## Job:
In the excerpt on the Internet below, reproduce word for word the passage that opens with "The Internet is a" and ends after "on the Internet.", leaving the data out.

As another user pointed out, viewing "best of" is probably a more efficient approach, and let's you avoid some of the crap. But there's something enjoyable about being there, in the moment something is happening.


I'm reminded of one of my favorite internet-related posts, The Great On-Line Equalizer.

https://subgenius.com/bigfist/answers/articles2/X0095_The_Gr...

Here's the tail end, I think it's relevant:

  The Internet is a perfect reflection of the world at large. It
  has everything in it except homeless people and that's only
  because they can't afford the monthly hookup charge.
  
  The Internet is scary to people because it TRULY makes everyone
  equal.
  
  All the people who are invisible in the normal world (the world
  run by the rich and powerful), all those people you can dismiss
  on the street as powerless and harmless -- ALL THOSE PEOPLE are
  now in your face.
  
  You can feel their hot breath on the Internet.
  
  It's called "humanity."
  
  America was invented to empower those people. It's just taken
  this long to find out how to do it.

## Recorded information:
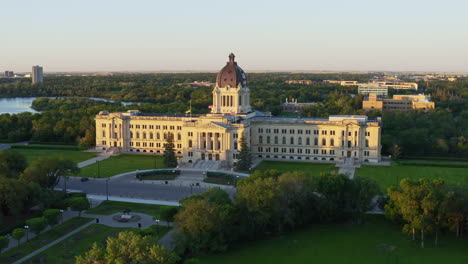 Toma-Aérea-Panorámica-Sobre-El-Edificio-Legislativo-Regina-En-Verano-Al-Atardecer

## Answer to the exercise:
The Internet is a perfect reflection of the world at large. It
  has everything in it except homeless people and that's only
  because they can't afford the monthly hookup charge.
  
  The Internet is scary to people because it TRULY makes everyone
  equal.
  
  All the people who are invisible in the normal world (the world
  run by the rich and powerful), all those people you can dismiss
  on the street as powerless and harmless -- ALL THOSE PEOPLE are
  now in your face.
  
  You can feel their hot breath on the Internet.